Monday, January 17, 2011

Adultery in the Marital Bed

Always poor judgment, sometimes an adulterous liason makes it into the marital bed.  If the cuckholded spouse learns of the at-home trist, the ensuing divorce is very nasty.

This circumstance was recently featured in the NYT.  The article is of note in this blog mostly because it quotes a well-known Michigan divorce attorney; Richard Roane of Grand Rapids.

With New York finally following the rest of the states in 2009, all 50-states now have "no fault" divorce laws on the books.  Each state is different, however, as to how adultery, if and when proven, is factored into the divorce judgment.

The Michigan Penal Code has long-contained a chapter on adultery, defined as, "the sexual intercourse of 2 persons, either of whom is married to a third person." The scope of the criminal conduct includes divorced but cohabiting persons. The statute requires the cuckolded spouse to swear-in as the complaining witness and has a brief statute of limitation; one year.

The adultery statute merged into the penal code in 1931. The caselaw on this "consensual" crime goes back to 1884, in a case from Berrien County; People v Hendrickson.  That case stands for the evidentiary proposition that the testimony of the un-married participant in an adulterous union (the "other woman") can supply the requisite testimony to support a conviction, subject of course, to cross examination.

In the here and now of 2011, Michigan's family courts have adhered to the "no-fault" provisions of the divorce statutes.
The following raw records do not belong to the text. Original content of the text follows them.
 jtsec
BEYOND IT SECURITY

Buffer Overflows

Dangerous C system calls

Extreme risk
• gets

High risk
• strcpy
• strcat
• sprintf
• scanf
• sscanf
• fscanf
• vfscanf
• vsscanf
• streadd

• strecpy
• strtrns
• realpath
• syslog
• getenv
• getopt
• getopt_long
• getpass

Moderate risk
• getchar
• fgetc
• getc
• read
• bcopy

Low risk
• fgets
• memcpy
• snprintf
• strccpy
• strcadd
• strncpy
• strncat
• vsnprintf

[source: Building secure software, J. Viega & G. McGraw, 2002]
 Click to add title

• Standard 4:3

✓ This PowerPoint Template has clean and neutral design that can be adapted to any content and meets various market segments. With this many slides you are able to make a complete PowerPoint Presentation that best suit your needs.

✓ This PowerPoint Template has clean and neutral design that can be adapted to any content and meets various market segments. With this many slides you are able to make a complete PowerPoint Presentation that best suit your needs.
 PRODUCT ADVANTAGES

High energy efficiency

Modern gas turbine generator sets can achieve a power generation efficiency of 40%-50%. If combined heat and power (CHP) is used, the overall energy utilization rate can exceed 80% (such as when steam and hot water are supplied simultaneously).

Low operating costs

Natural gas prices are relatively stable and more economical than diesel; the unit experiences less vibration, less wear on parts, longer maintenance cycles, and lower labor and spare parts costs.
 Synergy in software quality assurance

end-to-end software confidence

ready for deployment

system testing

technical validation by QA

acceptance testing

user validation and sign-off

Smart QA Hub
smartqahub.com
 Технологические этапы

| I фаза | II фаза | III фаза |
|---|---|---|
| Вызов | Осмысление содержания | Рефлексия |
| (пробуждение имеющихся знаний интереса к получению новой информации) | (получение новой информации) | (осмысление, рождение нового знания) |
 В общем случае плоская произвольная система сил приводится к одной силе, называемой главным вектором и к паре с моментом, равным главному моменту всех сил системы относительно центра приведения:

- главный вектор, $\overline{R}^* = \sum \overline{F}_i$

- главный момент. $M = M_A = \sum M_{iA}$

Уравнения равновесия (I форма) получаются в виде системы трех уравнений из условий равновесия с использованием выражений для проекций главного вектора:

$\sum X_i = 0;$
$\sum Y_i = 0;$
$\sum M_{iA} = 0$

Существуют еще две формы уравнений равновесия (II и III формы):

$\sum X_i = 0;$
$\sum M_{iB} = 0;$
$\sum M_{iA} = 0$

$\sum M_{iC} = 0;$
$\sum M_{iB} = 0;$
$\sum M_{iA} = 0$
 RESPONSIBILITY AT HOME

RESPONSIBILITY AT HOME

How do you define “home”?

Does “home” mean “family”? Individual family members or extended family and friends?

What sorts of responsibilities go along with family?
Adultery is now a matter of private morals, with family court judges free to exercise their discretion regarding the weight to put on allegations of adultery and their attendant consequences in matters of child custody and property division.

State Senator Ron Jelinek has proposed legislation seeking to abolish adultery as a felony.  The proposed legislation, however, has not gone anywhere since being referred to the Senate's judiciary committee shortly after its introduction in February 2009.

Occasionally, the adultery statute is cited in civil cases seeking to apply what is known as the "wrongful conduct" rule which blocks a plaintiff's attempt to gain from an adulterous relationship.

Immoral, but all too common, adultery has always posed a serious threat to the traditional family unit. Adultery, however, is a rarely charged felony. Thus, it's persistence within the penal code, particularly the anti-cohabitation provision, bloats the Michigan Compiled Laws with anachronistic provisions. Transgressions are best addressed within the discretion of the family court judges.